Sunset on Kauai’s Coconut Coast // © 2009 Kauai Visitors Bureau
“For visitors, the number-one selling point for the Coconut Coast is its location relative to the rest of the island,” said Kanoho. “It’s close to beaches, shopping, river activities, hiking and plenty of other draws. The weather can move around the island, so a home base in the middle gives clients quick access to one side or the other. And, it has a great selection of accommodations, from hotels and condos to timeshares, vacation rentals and bed and breakfasts.”
The newest accommodation in the area, the Outrigger Waipouli Beach Resort and Spa, opened in late 2006.
“I’ve spotted more than a few residents getting pampered at the Outrigger’s new Aveda Spa, right alongside visitors,” Kanoho said.

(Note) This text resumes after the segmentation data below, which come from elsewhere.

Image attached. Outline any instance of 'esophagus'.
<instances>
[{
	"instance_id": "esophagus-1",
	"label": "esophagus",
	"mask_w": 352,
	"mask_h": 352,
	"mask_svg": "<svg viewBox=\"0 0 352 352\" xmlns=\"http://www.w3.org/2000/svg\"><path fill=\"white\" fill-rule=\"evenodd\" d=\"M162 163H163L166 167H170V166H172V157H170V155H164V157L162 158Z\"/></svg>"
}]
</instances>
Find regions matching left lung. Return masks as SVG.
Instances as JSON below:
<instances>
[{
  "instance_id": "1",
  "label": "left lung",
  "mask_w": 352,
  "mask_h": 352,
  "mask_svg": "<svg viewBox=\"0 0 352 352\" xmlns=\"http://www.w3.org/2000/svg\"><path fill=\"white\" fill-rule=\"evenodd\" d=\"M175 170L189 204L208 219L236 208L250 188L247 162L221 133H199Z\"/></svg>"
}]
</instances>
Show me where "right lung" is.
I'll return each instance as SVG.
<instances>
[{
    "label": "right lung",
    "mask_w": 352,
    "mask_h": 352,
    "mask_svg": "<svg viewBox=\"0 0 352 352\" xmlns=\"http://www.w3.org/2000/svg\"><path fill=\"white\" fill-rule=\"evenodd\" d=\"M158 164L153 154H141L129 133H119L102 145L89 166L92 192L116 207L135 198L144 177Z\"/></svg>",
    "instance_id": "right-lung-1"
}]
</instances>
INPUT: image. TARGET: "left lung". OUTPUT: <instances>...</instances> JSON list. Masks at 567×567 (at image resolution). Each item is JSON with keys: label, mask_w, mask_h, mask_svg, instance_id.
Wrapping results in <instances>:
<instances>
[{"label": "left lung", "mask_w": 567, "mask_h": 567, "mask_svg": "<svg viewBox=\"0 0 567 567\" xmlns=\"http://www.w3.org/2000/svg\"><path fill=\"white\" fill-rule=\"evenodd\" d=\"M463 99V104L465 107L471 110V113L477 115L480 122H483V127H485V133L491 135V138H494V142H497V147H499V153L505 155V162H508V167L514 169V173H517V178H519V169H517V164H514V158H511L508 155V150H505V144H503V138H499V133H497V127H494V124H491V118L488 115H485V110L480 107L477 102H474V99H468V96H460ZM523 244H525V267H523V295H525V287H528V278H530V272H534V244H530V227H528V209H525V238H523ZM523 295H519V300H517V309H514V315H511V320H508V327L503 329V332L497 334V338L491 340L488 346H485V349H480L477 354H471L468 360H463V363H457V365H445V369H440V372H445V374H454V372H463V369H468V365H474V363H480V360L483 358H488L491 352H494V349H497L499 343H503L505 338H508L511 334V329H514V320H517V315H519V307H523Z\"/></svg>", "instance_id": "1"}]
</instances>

The Coconut Coast’s nickname pays tribute to the area’s landscape, notable for its clusters of sleek, statuesque palms. Century-old groves are particularly abundant in front of the Aston Kauai Beach at Makaiwa and the historic Coco Palms Resort, which has been closed since 1992’s Hurricane Iniki with no specific plans for reopening.
Thanks to its central location, the Coconut Coast attracts travelers at once adventurous and eager to get to know Kauai better, said Kanoho.
“Clients staying on the Coconut Coast usually get a rental car so they can see the rest of the island,” she said.
One of the area’s natural highlights is the Wailua River — Hawaii’s longest navigable river — where kayakers can paddle past lush tropical landscapes and sacred sites. Clients can opt for a Wailua River cruise to Fern Grotto, a decades-old activity run by the island’s venerable Smith Family. The Smiths also run a botanical garden and evening luau at their location on the east side.
Kanoho described Kapaa — the largest town on the Coconut Coast — as “a little of this, a little of that.” There, residents and visitors alike intermingle at hangouts like Small Town Coffee and Pizzetta’s Italian Family Restaurant. A new eatery called The Eastside presents live music on most evenings, while Scotty’s Beachside Barbeque draws crowds with its views as well as its food. Coconut Marketplace, a major shopping center in the destination, continues to prove popular with visitors despite the fact that its movie theater closed in 2007.
New on the Coconut Coast is Ke Ala Hele Makalae (The Path That Goes by the Coast), a federally funded 17-mile, multi-use trail system that will eventually connect the island’s main city of Lihue with Anahola to the north. An activity company called Coconut Coasters recently began renting bikes and bike accessories for visitors to take advantage of two completed portions of the bike path, including 2½ miles in Lydgate Park and 4½ miles to Kealia.
Kanoho said the Coconut Coast visitor industry is keeping competitive in the face of the economic downturn.
“The recent brand switch from ResortQuest to the well-known and respected Aston Hotels & Resorts name put a lot of smiles on people’s faces, since there are three Astons in this area,” she said. “The Kapaa Business Association has been meeting more frequently, recognizing that road improvements are important for both residents and visitors. And, some properties are viewing this dip in the economy as a chance to make improvements.”
As Kanoho considers the success of initiatives like Ke Ala Hele Makalae, she feels positive about the future of the Coconut Coast.
“My hope is that the area keeps its small-town flavor while continuing to improve with projects that add to its character,” she said.